# Pony Club Mums in Cornwall - advice please?



## Fabforester (11 May 2015)

I've had a look on the PCUK site and looked at various centres for those who do not currently have their own pony. My daughter is very keen to join and we are still to be convinced to loan or buy her (and her sister) a pony just yet. Could you recommend the friendliest and most proactive centre http://www.pcuk.org/index.php/centres/centre_results - or are they all good? We would go and have a look at a few but would be great to get feedback.
Thanks in advance.


----------



## Fabforester (15 May 2015)

Anyone?!


----------



## jrp204 (15 May 2015)

Sorry, I don't know any centres.

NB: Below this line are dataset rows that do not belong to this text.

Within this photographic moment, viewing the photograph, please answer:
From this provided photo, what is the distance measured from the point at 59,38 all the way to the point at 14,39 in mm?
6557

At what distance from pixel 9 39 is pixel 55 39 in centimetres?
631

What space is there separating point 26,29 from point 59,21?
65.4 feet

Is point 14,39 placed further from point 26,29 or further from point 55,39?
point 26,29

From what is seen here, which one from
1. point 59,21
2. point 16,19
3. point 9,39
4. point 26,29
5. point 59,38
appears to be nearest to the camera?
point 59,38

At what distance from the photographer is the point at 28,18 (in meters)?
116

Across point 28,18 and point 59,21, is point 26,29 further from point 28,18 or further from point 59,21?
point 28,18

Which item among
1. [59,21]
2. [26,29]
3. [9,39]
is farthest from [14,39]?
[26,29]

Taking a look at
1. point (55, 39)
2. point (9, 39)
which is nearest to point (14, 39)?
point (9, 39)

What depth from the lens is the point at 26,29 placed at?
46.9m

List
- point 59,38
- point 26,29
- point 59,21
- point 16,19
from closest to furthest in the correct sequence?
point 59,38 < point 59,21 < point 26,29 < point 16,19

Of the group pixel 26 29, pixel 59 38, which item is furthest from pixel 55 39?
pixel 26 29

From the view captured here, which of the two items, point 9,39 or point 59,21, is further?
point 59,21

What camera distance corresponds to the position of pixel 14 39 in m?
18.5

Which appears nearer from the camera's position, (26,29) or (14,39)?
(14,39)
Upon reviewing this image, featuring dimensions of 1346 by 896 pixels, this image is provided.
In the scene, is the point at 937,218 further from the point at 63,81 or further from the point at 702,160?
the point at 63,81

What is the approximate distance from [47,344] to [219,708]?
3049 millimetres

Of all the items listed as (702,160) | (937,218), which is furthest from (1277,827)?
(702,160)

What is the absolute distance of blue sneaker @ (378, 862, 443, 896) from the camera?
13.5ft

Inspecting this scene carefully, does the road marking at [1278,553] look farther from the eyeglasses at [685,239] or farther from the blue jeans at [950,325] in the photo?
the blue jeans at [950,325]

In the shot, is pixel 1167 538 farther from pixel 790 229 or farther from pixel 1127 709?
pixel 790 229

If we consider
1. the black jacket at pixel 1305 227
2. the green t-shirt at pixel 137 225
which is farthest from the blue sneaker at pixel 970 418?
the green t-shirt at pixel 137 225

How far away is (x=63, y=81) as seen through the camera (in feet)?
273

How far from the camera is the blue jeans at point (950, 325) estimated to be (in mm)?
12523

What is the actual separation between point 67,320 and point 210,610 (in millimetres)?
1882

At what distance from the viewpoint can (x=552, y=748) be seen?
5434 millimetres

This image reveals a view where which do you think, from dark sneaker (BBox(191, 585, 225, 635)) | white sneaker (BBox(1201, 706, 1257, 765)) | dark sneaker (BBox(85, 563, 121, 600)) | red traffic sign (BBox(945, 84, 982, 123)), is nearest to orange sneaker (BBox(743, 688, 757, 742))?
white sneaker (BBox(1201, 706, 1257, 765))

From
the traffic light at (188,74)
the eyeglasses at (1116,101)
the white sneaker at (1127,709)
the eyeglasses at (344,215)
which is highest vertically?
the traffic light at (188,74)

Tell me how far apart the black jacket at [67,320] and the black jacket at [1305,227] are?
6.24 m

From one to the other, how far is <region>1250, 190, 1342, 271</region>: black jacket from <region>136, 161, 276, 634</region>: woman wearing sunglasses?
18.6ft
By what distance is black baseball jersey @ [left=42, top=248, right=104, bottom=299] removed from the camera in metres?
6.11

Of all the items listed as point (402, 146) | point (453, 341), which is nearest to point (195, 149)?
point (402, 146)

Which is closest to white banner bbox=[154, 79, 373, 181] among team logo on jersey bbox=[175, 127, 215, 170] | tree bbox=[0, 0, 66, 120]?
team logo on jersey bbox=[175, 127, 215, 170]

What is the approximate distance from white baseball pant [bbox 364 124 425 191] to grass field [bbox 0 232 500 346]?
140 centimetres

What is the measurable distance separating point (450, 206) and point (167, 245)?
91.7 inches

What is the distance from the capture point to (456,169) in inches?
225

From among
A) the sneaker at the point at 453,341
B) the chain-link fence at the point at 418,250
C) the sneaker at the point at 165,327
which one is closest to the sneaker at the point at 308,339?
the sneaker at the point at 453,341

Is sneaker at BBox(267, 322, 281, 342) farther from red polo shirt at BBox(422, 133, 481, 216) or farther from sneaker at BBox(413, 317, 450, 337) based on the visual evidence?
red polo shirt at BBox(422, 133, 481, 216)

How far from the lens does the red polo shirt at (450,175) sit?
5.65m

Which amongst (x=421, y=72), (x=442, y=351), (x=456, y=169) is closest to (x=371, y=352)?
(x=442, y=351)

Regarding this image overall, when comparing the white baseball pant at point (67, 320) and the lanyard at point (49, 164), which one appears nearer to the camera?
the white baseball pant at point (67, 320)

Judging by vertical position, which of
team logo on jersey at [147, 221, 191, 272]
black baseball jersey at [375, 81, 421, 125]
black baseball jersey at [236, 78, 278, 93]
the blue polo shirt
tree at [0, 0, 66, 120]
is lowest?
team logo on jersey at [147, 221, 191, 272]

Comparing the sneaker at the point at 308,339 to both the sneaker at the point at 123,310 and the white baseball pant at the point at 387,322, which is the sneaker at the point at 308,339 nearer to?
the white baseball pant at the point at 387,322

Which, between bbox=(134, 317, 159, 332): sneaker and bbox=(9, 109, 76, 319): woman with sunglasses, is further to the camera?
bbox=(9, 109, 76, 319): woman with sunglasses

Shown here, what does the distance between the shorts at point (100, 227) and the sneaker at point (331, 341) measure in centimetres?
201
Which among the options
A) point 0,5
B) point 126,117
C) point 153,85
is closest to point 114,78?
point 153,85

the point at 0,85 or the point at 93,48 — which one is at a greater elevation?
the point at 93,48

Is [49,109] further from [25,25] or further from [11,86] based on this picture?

My daughters have all been members of Fourburrow PC, but they had their own ponies.


----------



## Redders (16 May 2015)

Not a PC mum but did pony club and have been involved recently, and j don't know of any where the kids don't have their own (or use of one as their own) ones that don't are able to lease (use for a day)the ponies they ride at the school they have lessons at (obviously making sure you have correct rider insurance etc) I think, I used to and some of my friends children do this too. Might be worth looking into so they can get involved and prove their commitment to eventually have their own?


----------



## Welly (16 May 2015)

Hi, what part of Cornwall? In our area Tokenbury have a fair bit going on hunter trials,shows, pony club events they also have lovely hacking on the moor.


----------



## Spot_the_Risk (16 May 2015)

Barguse riding centre comes highly recommended, depends where you are in Cornwall though!


----------



## REW (21 May 2015)

I'd recommend Little Margate Equestrian, near Bodmin, if that's convenient for you.


----------